Recorded data
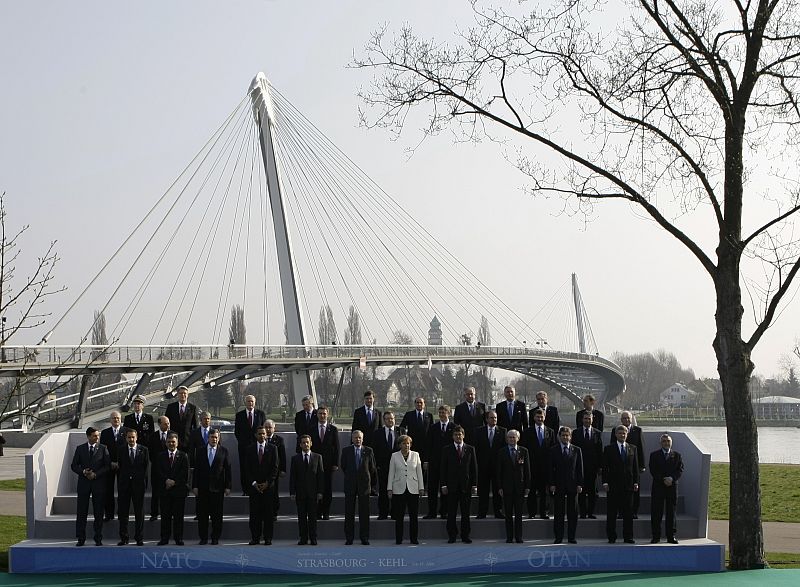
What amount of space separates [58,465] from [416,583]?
484cm

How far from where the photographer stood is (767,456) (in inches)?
1623

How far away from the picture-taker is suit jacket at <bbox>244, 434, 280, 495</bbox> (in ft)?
37.1

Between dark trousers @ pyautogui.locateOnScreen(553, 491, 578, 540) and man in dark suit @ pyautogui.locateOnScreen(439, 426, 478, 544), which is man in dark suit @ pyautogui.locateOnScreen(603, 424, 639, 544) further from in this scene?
man in dark suit @ pyautogui.locateOnScreen(439, 426, 478, 544)

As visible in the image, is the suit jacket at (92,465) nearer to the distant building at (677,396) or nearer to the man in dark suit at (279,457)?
the man in dark suit at (279,457)

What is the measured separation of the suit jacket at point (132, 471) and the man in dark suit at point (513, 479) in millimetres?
3976

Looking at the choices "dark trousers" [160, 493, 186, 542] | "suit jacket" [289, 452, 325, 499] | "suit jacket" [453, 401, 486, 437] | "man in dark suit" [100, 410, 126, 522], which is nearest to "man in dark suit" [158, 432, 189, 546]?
"dark trousers" [160, 493, 186, 542]

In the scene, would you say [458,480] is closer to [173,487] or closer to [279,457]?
[279,457]

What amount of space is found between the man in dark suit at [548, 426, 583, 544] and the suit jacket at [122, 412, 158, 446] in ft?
15.5

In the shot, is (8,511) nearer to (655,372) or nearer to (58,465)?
(58,465)

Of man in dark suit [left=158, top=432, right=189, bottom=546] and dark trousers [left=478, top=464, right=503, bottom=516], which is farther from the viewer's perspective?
dark trousers [left=478, top=464, right=503, bottom=516]

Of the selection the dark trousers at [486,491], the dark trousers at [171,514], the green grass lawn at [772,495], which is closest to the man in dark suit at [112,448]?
the dark trousers at [171,514]

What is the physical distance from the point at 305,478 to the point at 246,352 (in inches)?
1129

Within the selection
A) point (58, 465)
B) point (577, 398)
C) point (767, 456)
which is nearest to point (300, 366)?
point (767, 456)

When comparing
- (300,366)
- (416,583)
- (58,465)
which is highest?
(300,366)
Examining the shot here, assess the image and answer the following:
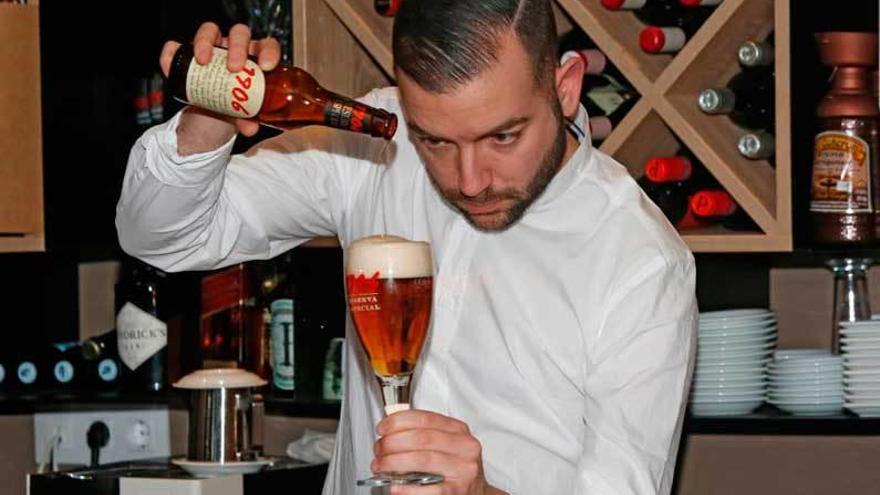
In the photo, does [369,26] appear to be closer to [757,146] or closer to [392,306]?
[757,146]

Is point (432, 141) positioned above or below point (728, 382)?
above

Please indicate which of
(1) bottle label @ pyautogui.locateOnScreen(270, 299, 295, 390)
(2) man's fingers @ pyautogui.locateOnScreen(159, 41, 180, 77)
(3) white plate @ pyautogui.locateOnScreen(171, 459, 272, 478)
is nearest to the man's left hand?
(2) man's fingers @ pyautogui.locateOnScreen(159, 41, 180, 77)

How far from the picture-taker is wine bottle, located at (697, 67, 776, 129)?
7.91 ft

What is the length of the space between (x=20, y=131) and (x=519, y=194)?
1.27m

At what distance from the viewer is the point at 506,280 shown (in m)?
1.92

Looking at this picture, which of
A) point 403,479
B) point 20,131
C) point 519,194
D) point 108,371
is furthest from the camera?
point 108,371

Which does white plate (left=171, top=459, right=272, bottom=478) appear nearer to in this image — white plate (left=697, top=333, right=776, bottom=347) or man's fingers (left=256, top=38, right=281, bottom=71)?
white plate (left=697, top=333, right=776, bottom=347)

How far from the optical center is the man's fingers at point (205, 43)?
5.43ft

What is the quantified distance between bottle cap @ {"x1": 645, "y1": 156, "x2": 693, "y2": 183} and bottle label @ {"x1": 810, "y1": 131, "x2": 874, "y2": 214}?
0.21 meters

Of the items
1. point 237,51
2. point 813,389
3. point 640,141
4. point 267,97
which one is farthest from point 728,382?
point 237,51

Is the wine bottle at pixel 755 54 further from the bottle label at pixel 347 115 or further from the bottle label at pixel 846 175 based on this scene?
the bottle label at pixel 347 115

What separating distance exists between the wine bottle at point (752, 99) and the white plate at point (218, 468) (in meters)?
0.87

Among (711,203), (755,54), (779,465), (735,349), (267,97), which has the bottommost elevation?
(779,465)

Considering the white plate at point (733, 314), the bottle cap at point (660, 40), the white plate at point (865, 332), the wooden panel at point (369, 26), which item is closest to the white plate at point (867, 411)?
the white plate at point (865, 332)
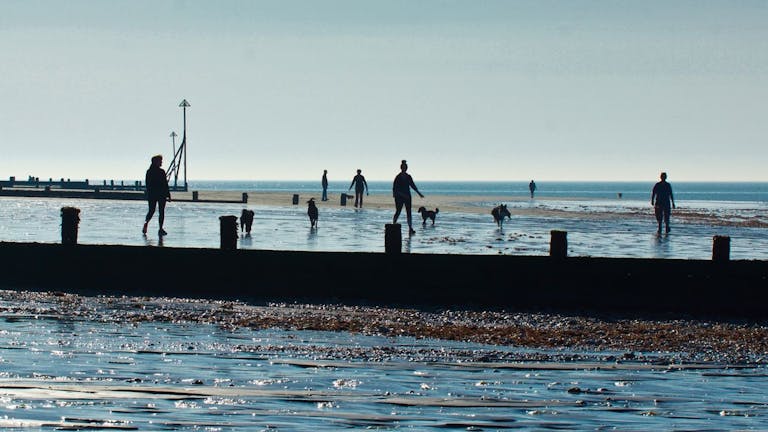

Exercise
Copy out the listing above word for word, everything from the line containing "Which does white" down to the end of the listing, including both ends, and leave the pictures out of your answer.

Task response
Which does white plate (left=171, top=459, right=272, bottom=478) appear nearer to in this image — white plate (left=697, top=333, right=776, bottom=347) or man's fingers (left=256, top=38, right=281, bottom=71)?
white plate (left=697, top=333, right=776, bottom=347)

How far from the optical center is the man's fingers at point (205, 43)?
5.43ft

What is the quantified distance between bottle cap @ {"x1": 645, "y1": 156, "x2": 693, "y2": 183} and bottle label @ {"x1": 810, "y1": 131, "x2": 874, "y2": 214}?
0.21 meters

Of the items
1. point 237,51
2. point 813,389
3. point 640,141
4. point 267,97
which one is farthest from point 728,382?
point 237,51

Is the wine bottle at pixel 755 54 further from the bottle label at pixel 347 115 or further from the bottle label at pixel 846 175 based on this scene?
the bottle label at pixel 347 115

What separating distance exists between the wine bottle at point (752, 99) and the white plate at point (218, 468) (in meters)?
0.87

Among (711,203), (755,54), (779,465), (735,349), (267,97), which has the bottommost elevation?
(779,465)

Considering the white plate at point (733, 314), the bottle cap at point (660, 40), the white plate at point (865, 332), the wooden panel at point (369, 26), which item is closest to the white plate at point (867, 411)?
the white plate at point (865, 332)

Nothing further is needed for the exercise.